Gifts are plentiful during the holidays. But Christmas came early for some higher-ed institutions in the form of freebies and discounts from big technology companies. Amazon gave Echo Dots. Apple also reached out with iPad Pros and other hardware at a discounted rate.
Charitable? Perhaps. But these efforts are part of a longer-term strategy for these companies to train future workers in their technology.
In August, Amazon gifted 1,600 Echo Dots to engineering students at Arizona State University living in a new dorm. John German, an ASU spokesperson, said at the time that the university’s motivation was to develop an opportunity for its engineering students to get skills in the “emerging field” of voice technology. An Amazon spokesperson explained in August that Amazon officials imagine a world where their devices are entwined in student life.

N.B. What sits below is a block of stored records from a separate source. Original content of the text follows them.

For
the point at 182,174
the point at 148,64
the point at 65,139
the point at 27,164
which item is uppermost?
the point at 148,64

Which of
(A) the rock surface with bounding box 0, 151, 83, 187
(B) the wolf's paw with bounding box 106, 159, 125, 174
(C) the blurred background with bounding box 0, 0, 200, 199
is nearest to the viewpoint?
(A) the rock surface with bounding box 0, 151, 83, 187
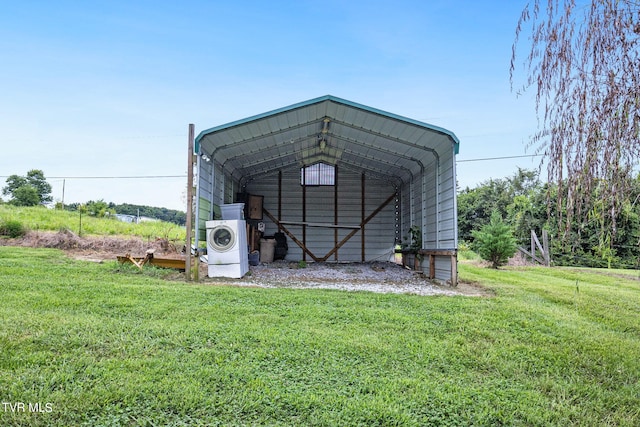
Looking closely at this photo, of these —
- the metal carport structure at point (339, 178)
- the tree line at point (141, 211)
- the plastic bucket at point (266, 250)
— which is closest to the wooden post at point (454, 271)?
the metal carport structure at point (339, 178)

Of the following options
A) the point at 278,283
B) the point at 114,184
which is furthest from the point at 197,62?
the point at 114,184

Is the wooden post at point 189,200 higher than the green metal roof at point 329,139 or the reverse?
the reverse

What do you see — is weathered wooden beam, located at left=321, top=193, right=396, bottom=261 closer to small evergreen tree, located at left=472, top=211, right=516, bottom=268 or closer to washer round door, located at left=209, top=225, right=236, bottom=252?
small evergreen tree, located at left=472, top=211, right=516, bottom=268

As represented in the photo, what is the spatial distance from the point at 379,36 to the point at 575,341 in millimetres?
4966

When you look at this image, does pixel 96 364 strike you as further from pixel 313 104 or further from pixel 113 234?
pixel 113 234

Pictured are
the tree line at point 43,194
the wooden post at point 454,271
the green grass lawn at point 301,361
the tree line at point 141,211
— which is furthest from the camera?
the tree line at point 43,194

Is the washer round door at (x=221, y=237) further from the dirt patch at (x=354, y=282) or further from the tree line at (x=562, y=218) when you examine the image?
the tree line at (x=562, y=218)

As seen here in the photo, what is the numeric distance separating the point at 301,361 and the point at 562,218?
209 centimetres

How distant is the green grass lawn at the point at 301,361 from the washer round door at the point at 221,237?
8.05 ft

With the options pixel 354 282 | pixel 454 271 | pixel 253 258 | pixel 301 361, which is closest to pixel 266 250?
pixel 253 258

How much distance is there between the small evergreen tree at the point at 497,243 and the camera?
38.4 ft

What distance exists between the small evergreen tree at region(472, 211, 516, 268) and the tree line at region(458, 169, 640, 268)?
0.74 m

To push these efforts further, Amazon launched the Alexa Prize, a research competition where university teams developing new ideas for conversational artificial intelligence can get monetary prizes. A team from the University of Washington won the 2017 competition, getting $500,000. Applications are now open for the 2018 competition.
Apple, too, tried to woo universities this year. In October, the company and The Ohio State University announced a multi-part collaboration. Starting in fall 2018, each first-year student will get an iPad Pro, an Apple Pencil, a Smart Keyboard, AppleCare+, a case and a full suite of apps. At the time, Benjamin Johnson, the university’s director of media and public relations, said the retail value of each iPad and associated technology was more than $1,000, but the university will pay a discounted rate.
Plans are also underway to open an iOS design laboratory on OSU’s Columbus Campus, which will train and certify students interested in developing apps in Swift, the programming language designed by Apple. The company is pushing the coding language even further, having announced in May an app development curriculum in Swift for high school and community college students. Some of the community colleges involved include Houston Community College, Mesa Community College and Harrisburg Area Community College.
For Phil Hill, an edtech consultant and blogger at e-Literate, it’s no surprise that big tech companies want college graduates to be familiar, if not well-versed, with their tools. He says these companies want to fill the gap “between traditional corporate training and higher education,” creating a “tighter connection” between students getting a college degree and an initial job with the needed skills.
It’s not a new endeavor by any means. Hill remembers that in the 1980s, Sun Microsystems provided workstations for university students. The company’s business plan explicitly stated under its marketing approach to put “SUN workstations into selected universities to gain visibility.” The idea, says Hill, was to get people “sort of hooked on using Unix” and programming skills that could be used in the workforce.
Sun also worked closely with schools to establish physical training centers. In 1999 the company and the University of Pittsburgh opened an “Academic Java Center” meant to train and certify students in Java technology.
Hill expects the “Big Five” tech companies—Apple, Amazon, Google, Facebook and Microsoft—to continue their outreach to colleges and universities next year.
Another higher education outreach forthcoming in 2018 may come from Google, which offered a peek at its virtual reality platform, Daydream, earlier this year at EDUCAUSE, a major higher-ed conference. Currently the company is soliciting interest from institutions interested in piloting the Daydream. According to the form, those who are selected will get a six-month loan that includes, among other things, a Google Jump camera and a Google Expeditions kit.
According to a Google spokesperson, the higher ed pilot will launch sometime in 2018.
Behind these companies’ efforts to train future talent is an element of competition. There are different tools and platforms competing for users and developers, whether they’re for mobile devices (iOS versus Android) or virtual reality headsets (Daydream, Oculus, Vive). One risk that Hill raises is the desire for these companies to “lock people into their ecosystem and platform.”
Yet the reasons behind corporate efforts to get involved with higher education aren’t entirely selfish, Hill says. He doesn’t discount their altruistic motivations, but thinks their business models of keeping consumers in their ecosystem and platform is problematic, and one schools need to be careful about.
“The more students, the more people entering their workforce already knowing their language, or their platform, or wanting to work for them or work in that ecosystem, the better off it is for [the companies],” Hill explains.